My grandmother passed away when I was 13.
She was one of those women who smiled even when the sky was overcast with great big depressing black clouds. The kind of woman who kept her cool even when the house and her life was chaotic. The kind who was generous even when she suffered and was thankful even on days when she was ill.
I don’t remember her even looking at someone angrily. And we did plenty to make her so.
The day she died, I remember my mother gently shaking me awake at six in the morning and telling me to get dressed. On an ordinary day I would have protested and resisted and asked why? But there was something in the quiet solemnity of her voice that begged no questions. I was 13 but I heard it almost as if she said it in so many words.

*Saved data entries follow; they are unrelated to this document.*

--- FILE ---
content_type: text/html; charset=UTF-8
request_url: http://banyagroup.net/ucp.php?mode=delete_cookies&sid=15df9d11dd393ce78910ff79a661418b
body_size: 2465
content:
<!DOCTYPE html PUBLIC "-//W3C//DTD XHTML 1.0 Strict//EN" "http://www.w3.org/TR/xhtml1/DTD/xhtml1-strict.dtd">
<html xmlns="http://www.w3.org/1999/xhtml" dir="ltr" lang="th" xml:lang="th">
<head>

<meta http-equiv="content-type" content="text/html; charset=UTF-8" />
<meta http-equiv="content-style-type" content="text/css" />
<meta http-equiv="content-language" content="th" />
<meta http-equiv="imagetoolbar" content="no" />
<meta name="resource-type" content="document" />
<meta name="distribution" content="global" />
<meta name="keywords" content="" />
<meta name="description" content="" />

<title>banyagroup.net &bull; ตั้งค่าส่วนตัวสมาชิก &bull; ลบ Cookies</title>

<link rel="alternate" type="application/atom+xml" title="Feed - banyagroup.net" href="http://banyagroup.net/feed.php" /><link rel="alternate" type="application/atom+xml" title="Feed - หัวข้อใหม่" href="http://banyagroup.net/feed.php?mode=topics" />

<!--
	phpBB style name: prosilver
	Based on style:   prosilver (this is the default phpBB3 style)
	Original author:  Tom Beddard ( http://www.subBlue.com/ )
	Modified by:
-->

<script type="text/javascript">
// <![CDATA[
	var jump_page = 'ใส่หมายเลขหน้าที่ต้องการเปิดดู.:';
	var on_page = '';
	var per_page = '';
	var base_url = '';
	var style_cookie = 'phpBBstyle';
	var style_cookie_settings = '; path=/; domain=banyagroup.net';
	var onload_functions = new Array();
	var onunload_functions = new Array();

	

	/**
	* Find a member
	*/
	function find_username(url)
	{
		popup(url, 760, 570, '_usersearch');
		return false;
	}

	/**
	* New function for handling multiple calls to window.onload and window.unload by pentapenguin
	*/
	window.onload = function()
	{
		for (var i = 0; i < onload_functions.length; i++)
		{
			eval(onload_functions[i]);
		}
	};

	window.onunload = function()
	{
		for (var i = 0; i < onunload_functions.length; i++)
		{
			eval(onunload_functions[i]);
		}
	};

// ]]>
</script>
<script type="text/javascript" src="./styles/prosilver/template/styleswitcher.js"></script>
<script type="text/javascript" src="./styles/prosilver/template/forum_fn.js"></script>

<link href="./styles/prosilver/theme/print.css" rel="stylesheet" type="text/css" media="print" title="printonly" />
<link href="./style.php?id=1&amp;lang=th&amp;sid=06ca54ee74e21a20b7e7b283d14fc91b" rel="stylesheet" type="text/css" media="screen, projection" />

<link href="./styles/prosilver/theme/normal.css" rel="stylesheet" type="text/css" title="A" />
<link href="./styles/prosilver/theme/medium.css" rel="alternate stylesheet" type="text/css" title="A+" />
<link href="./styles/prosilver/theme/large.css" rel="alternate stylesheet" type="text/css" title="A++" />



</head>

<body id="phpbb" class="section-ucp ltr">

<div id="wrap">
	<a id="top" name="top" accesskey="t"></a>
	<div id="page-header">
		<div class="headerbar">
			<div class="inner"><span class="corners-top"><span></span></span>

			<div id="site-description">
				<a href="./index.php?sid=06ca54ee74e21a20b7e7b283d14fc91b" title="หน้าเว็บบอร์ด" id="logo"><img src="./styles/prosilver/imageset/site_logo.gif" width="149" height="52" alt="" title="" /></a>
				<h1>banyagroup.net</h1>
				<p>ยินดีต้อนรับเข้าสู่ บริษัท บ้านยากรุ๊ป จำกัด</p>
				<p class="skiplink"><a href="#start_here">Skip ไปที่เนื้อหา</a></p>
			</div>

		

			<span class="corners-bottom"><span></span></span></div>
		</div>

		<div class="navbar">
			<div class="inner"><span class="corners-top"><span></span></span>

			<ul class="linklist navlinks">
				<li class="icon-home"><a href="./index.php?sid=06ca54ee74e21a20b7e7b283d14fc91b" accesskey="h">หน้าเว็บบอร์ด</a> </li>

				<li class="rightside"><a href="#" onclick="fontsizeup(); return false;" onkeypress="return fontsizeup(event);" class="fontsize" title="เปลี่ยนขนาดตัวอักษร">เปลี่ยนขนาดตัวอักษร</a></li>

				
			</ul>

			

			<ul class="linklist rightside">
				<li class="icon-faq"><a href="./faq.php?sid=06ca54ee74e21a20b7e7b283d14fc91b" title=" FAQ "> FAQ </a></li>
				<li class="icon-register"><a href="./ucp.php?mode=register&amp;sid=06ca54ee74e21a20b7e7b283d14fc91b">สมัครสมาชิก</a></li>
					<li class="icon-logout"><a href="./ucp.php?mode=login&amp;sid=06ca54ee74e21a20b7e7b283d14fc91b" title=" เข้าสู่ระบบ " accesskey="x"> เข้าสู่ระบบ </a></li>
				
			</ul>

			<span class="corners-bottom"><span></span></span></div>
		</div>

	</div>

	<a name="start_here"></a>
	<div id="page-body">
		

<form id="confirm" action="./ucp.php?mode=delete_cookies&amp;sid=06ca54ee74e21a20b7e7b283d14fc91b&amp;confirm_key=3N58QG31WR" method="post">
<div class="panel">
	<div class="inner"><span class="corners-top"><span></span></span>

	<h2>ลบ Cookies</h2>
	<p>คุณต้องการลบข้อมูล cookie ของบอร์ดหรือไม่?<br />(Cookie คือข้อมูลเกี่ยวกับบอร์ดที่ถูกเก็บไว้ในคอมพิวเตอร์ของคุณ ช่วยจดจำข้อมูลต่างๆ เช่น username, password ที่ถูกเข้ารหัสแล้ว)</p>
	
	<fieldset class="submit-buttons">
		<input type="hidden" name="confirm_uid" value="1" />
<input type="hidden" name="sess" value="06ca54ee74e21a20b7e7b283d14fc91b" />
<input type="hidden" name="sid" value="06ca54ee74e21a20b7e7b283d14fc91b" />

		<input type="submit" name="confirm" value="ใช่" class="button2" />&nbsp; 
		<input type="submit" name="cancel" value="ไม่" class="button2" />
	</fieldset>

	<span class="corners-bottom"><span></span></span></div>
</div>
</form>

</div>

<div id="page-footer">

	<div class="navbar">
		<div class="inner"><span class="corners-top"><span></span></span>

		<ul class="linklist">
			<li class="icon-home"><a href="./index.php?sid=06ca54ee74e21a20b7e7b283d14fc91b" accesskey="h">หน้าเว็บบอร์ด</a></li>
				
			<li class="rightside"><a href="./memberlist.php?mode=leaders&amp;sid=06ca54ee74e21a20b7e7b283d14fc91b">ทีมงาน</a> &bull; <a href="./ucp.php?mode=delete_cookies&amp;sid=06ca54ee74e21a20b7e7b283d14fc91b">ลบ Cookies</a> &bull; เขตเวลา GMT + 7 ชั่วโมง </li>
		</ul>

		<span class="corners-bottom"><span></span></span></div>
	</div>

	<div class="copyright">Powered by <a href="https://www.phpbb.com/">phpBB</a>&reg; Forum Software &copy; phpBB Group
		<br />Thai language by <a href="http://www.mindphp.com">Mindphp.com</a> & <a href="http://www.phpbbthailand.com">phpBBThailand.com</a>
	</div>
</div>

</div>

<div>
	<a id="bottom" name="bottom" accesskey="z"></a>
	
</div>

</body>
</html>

I dressed and we went to pay our last respects. I saw the body of the gentlest woman in the world laid out and I cried like a little baby. My mom let me be for a while and then said – Come on – you will be late. I asked for what? And she said – For your poetry competition. I looked at her incredulously – Do you still think I should go for that? And she said in the most tender voice possible – ‘Yes. Life goes on. You cannot do anything here. And she would have wanted you to go.’ I paraphrase of course – but I think I remember most of it correctly.
I tried hard to understand what my mother wanted me to know. And I think I got it.
It wasn’t an important exam or a life-altering competition. It was just one of those inter school things. The competition wasn’t important – the moving on was.
My grandmother laughed. She cried. She lived. And now she was gone.
It was the turn of the living now. To live.
I did go to that competition. I wrote a poem which won me the prize.
I wrote a poem on sunshine and the beach. On the day my grandmother died.